The border communities are actively engaged in community development projects that diminish people's reliance on park resources and put the power into the people's own hands. There is a thriving Village Natural Resource Management Committees in each of the communities and all are eager to take on new projects that promote the safety and development of their people.
Yonamu Community: There is a borehole in a remote village under the Yonamu community that has had parts stolen, rendering it useless. Because of its location, the only other water access comes from Kuti's wetland. This water is very unclean and there is a very high concentration of malaria. People are using the same water that animals use to drink and defecate in.
The next closest water source is a borehole at a primary school over 2 km away. Because hundreds of learners are using the borehole on a daily basis, the area around the borehole can become very congested and cause wait times of over on hour.
Kachenembwe Community: Six villages within Kachenembwe do not have boreholes and rely on the nearest primary school, walking distances over 2 km to access clean water. The school has expressed concern over how many people are using the school's water source and families often have to take many trips with small buckets to fulfill their water needs.
Mkhukhi Community: Over 1,000 people within Mkhukhi rely on water from a 2 km distance. The only other water access is from wells where people frequently find dead animals and trash within.
Danken Community: Of the five villages within Danken, there is only one borehole. 2,000 people are walking up to 4 km in order to access clean water. With such a distance, people can only manage to carry small buckets and therefore have to vastly limit their water intake or make multiple trips.
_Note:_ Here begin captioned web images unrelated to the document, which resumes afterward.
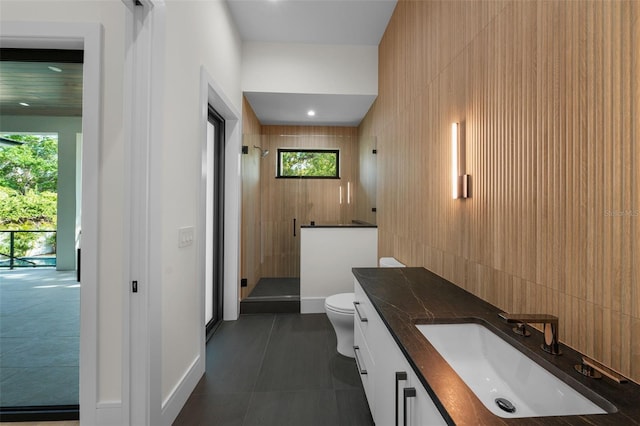 5038 W Dickens Ave, Tampa, FL 33629 - full bathroom featuring a stall shower, toilet, vanity, and baseboards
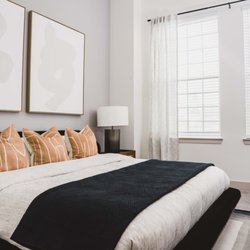 Modera Frisco Square - spacious bedrooms with cozy carpeting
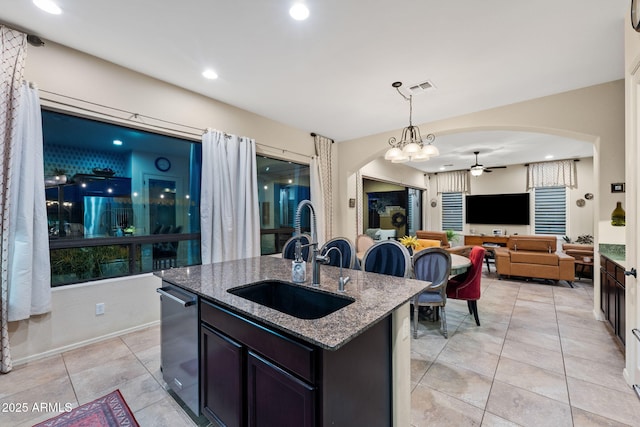 1829 N Atwood, Mesa, AZ 85207 - kitchen with light tile patterned floors, arched walkways, a sink, a ceiling fan, and stone countertops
The only other water access comes from wells which offer very unsafe water. With the impending risk of cholera in the area, access to safe drinking water is imperative.
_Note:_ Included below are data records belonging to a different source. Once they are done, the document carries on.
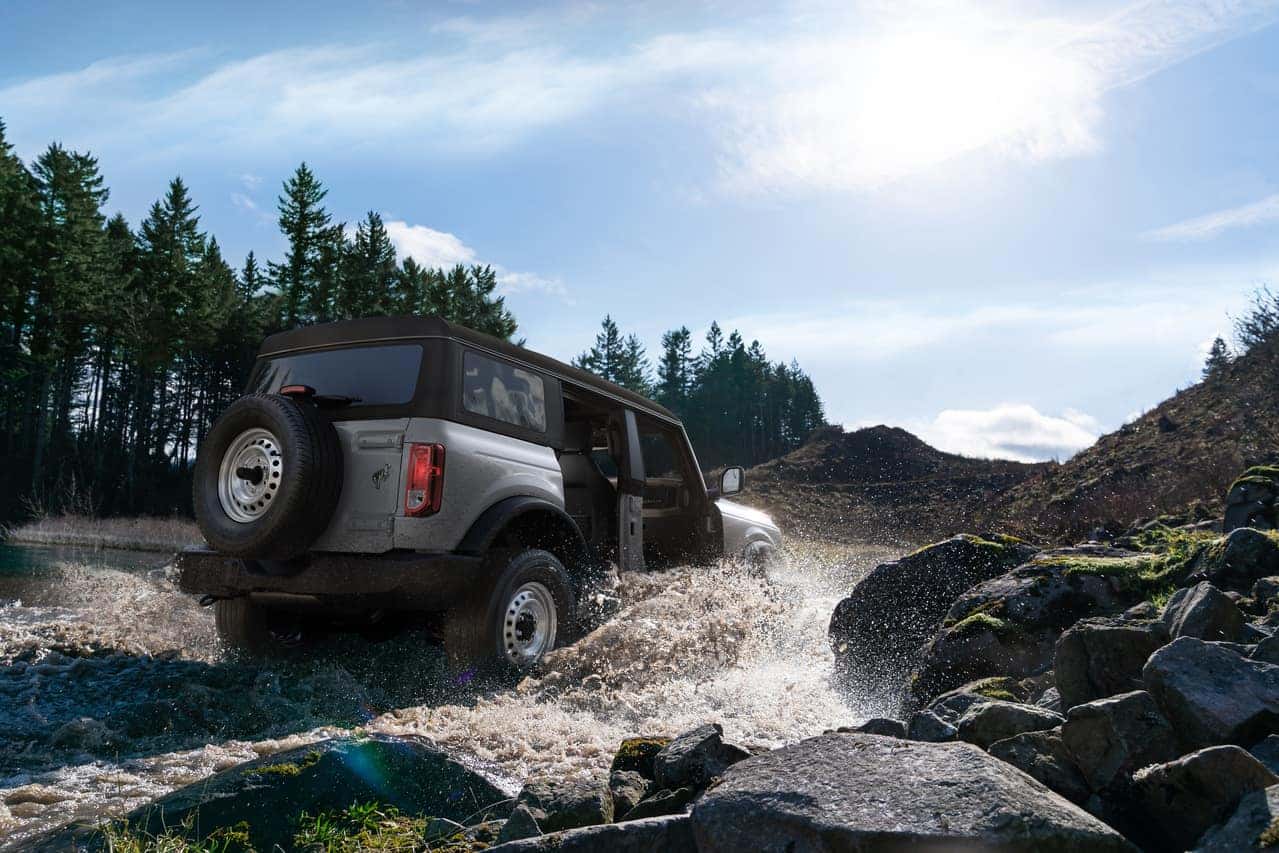 Bronco driving through river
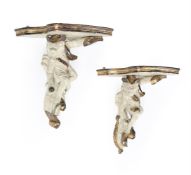 A PAIR OF CARVED, PAINTED AND PARCEL GILTWOOD WALL BRACKETS, 20TH CENTURY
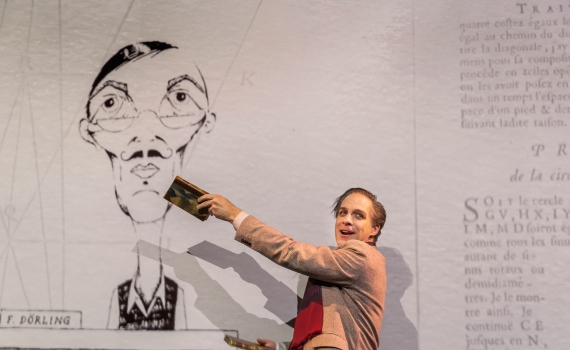 Fredrik Meyer med en bok handen framför en teckning föreställande en bokförsäljare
Chatayika Community: Four villages in Chatayika don’t have clean water and are sharing the two boreholes that exist within the six-village community.
This project is to build 5 boreholes, one in each of 5 communities.
The boreholes will be built using the standard technology used in the area. They will each have an Afridev pump, and will be surrounded by a concrete slab, with a runoff channel, and soak pit.
Each committee will implement a Village Savings and Loan program to offset maintenance costs for the boreholes. One community has already started theirs and it has met with success.
The boreholes will provide water for permagardens in the communities where it is appropriate. For example, in Mkhukhi, the borehole will be placed next to a day care orphanage. By planting a self-sustaining permagarden, the children can gain access to nutritious foods as well as safe drinking water, all year round.
The project will be implemented by the Kuti Wildlife Reserve, working with the PCV. The project will be managed and completed 100% by local workers and Kuti's Community Outreach Officer, and Kuti will help with any extra costs by allocating funds from gate fees (30% of gate fees are put towards community outreach and development).
4,000 people will benefit from the project.
Peace Corps Volunteer Directing Project
Monitoring and Maintenance
Kuti Wildlife Reserve will oversee operations and maintenance in the villages, which are all reachable by bike or car, and also attend committee meetings to make sure Village Savings and Loan programs are being properly implemented and managed. They will then begin the permagarden programs.
Let Girls Learn
This project is a Peace Corps Let Girls Learn Project.
Countless young women wait hours for their chance to draw water. Since women predominately secure water for the household, they are the ones who are being forced to sacrifice their time and energy. This project makes water readily available, increasing the ability of young and adolescent girls to go to and remain in school.
This project became infeasible before there was an expenditure of funds. Donations that were made prior to that determination were re-allocated to other projects in Malawi.